Grafting of a high-affinity Zn(II)-binding site on the beta-barrel of retinol-binding protein results in enhanced folding stability and enables simplified purification.

In a rational protein design approach, the His3 Zn(II)-binding site from the active center of human carbonic anhydrase II was transplanted on the beta-barrel of mammalian serum retinol-binding protein (RBP) in a solvent-accessible location on the protein's outer surface. Several mutants of RBP were generated and produced in Escherichia coli, and their Zn(II)-binding properties were investigated in equilibrium dialysis experiments. One mutant, RBP/H3(A), with His residues introduced at the positions 46, 54, and 56 in the polypeptide sequence was shown to bind Zn(II) specifically with a stoichiometry of 1 and a corresponding dissociation constant equal to 36 +/- 10 nM. Binding of Zn(II) had no influence on the binding of retinoic acid, a natural ligand of RBP. In guanidinium chloride-induced unfolding experiments the mutant was found to be significantly stabilized in the presence of small concentrations of ZnSO4. This effect could be quantitatively explained using thermodynamic theory.
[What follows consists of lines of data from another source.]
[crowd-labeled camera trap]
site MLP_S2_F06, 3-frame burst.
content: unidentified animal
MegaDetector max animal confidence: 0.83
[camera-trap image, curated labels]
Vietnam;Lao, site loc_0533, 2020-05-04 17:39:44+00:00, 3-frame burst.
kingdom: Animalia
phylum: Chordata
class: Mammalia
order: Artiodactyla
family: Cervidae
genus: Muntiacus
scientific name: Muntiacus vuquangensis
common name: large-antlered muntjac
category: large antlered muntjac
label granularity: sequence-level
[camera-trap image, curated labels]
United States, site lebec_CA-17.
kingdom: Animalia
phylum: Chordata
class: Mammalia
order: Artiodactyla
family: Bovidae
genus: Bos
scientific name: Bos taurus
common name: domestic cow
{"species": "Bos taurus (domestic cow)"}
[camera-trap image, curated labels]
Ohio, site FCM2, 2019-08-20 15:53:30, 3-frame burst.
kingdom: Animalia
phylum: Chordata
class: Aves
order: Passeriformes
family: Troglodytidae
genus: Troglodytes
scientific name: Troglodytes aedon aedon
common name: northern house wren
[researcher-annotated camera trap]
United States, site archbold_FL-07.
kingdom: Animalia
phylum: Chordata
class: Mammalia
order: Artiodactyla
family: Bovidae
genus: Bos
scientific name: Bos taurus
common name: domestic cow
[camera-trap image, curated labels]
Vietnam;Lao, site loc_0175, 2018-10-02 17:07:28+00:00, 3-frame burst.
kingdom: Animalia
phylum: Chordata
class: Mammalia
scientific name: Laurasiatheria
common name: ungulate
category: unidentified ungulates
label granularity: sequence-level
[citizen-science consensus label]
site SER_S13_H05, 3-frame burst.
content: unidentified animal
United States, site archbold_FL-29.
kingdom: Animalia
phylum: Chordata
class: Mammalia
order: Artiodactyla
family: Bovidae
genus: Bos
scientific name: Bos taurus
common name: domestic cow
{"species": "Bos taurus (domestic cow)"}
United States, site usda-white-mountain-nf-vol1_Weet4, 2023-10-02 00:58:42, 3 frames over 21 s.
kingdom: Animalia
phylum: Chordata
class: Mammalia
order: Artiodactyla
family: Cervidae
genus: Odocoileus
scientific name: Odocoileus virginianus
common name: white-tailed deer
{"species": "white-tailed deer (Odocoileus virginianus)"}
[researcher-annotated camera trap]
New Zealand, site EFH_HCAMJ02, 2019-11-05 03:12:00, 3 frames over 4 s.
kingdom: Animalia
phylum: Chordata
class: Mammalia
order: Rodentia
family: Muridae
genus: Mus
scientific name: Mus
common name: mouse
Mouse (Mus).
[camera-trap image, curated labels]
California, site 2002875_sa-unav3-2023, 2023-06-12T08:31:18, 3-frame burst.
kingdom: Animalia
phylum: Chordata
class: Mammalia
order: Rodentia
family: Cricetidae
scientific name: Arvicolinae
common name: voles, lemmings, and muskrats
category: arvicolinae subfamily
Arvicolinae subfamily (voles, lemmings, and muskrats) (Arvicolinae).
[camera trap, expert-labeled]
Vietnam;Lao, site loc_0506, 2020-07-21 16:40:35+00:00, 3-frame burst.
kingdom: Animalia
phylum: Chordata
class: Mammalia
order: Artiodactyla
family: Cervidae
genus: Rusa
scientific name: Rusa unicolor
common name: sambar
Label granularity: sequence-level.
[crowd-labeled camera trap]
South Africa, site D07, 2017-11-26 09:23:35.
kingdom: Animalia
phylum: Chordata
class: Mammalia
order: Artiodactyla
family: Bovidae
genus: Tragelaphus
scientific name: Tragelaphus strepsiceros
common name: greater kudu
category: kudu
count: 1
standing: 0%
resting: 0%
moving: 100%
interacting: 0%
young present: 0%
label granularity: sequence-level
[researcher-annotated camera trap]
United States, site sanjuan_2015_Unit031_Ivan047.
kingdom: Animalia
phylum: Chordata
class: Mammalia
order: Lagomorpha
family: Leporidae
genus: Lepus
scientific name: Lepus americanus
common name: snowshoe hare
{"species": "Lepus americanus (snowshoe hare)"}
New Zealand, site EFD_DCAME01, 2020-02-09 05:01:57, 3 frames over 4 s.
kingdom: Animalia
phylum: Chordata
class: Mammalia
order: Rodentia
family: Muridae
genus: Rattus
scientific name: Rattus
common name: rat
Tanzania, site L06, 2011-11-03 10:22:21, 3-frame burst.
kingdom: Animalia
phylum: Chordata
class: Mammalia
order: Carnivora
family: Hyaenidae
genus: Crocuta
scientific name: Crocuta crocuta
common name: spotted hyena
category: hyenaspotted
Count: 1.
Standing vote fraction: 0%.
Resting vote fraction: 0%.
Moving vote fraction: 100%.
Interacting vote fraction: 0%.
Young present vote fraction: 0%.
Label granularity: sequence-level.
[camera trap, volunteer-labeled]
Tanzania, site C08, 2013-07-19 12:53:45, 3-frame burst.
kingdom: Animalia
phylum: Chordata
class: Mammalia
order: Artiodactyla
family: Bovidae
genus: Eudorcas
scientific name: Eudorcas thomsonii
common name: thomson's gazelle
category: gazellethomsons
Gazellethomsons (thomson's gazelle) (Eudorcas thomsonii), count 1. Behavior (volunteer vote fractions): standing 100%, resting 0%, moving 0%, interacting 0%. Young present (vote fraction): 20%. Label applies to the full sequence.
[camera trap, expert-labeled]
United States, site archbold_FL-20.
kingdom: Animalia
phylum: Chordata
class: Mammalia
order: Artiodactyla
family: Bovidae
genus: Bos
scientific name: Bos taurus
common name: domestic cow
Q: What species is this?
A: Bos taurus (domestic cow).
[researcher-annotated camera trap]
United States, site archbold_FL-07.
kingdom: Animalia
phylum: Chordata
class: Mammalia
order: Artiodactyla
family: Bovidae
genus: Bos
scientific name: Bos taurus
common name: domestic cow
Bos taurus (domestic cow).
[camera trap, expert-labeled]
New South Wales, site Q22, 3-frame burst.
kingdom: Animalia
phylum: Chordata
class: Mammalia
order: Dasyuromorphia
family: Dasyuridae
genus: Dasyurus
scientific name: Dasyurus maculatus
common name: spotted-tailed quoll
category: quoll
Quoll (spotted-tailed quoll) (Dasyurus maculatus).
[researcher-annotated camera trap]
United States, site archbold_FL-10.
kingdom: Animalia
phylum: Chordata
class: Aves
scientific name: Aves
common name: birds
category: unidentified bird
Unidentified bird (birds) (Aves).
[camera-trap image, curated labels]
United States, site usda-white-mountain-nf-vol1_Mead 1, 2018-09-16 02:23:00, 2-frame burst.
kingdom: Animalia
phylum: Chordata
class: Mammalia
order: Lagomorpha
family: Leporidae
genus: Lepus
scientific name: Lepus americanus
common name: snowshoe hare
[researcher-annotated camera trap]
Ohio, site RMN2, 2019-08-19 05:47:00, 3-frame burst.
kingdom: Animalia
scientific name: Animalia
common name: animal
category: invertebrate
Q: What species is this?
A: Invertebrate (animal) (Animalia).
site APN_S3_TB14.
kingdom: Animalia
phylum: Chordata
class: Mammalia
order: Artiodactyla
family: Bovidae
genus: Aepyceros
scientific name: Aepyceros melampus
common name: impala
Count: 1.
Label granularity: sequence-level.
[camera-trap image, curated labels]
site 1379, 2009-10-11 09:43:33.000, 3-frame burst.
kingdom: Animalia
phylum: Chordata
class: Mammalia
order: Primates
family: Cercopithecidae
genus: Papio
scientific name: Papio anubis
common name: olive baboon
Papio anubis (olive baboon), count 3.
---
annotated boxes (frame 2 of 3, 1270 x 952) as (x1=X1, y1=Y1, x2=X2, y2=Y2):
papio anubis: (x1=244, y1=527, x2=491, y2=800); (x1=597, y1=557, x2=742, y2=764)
Furthermore, it was demonstrated that the protein-bound Zn(II) is accessible to iminodiacetic acid as an additional chelating ligand without competition for the metal ion. Thus it was possible to use the grafted metal-binding site for the efficient purification of the engineered, bifunctional RBP via immobilized metal affinity chromatography from the bacterial protein extract.